AMSTERDAM (JTA) — For a 91-year-old Holocaust survivor and friend of the renowned teenage diarist Anne Frank, laying the first brick for a new monument to victims of the genocide was a “special moment.”
“I’m satisfied that it’s finally happening,” Jacqueline van Maarsen told the ANP news agency on Wednesday with the launch of the Names Monument.
Van Maarsen was among several dozen people, including other Holocaust survivors, who gathered in Amsterdam to lay the first part of the building, which is designed to have about 102,000 bricks — one bearing the name of each of the Shoah’s identified victims in the Netherlands.
The monument’s construction, the latest phase in a project that began in 2006, is expected to take at least a year and will cost 15 million euros, about $17.4 million. The Dutch government will provide more than half the funding, with the rest supplied by the municipality and private donors, including van Maarsen, who gave 50,000 euros, about $58,000.

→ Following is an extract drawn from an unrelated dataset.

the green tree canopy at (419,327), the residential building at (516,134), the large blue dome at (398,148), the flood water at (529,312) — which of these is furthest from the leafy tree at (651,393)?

Amsterdam has multiple monuments for Holocaust victims.
The brick laid by van Maarsen was named for Dina Frankenhuis, a secretary who was murdered by the Nazis and their collaborators in 1943 in the Sobibor death camp in occupied Poland. She was 20.
“I’m satisfied that it’s finally happening,” said van Maarsen, whose father was Jewish. “It’s a beautiful design with all the names on it.”
Her family survived the war because van Maarsen’s mother was Christian.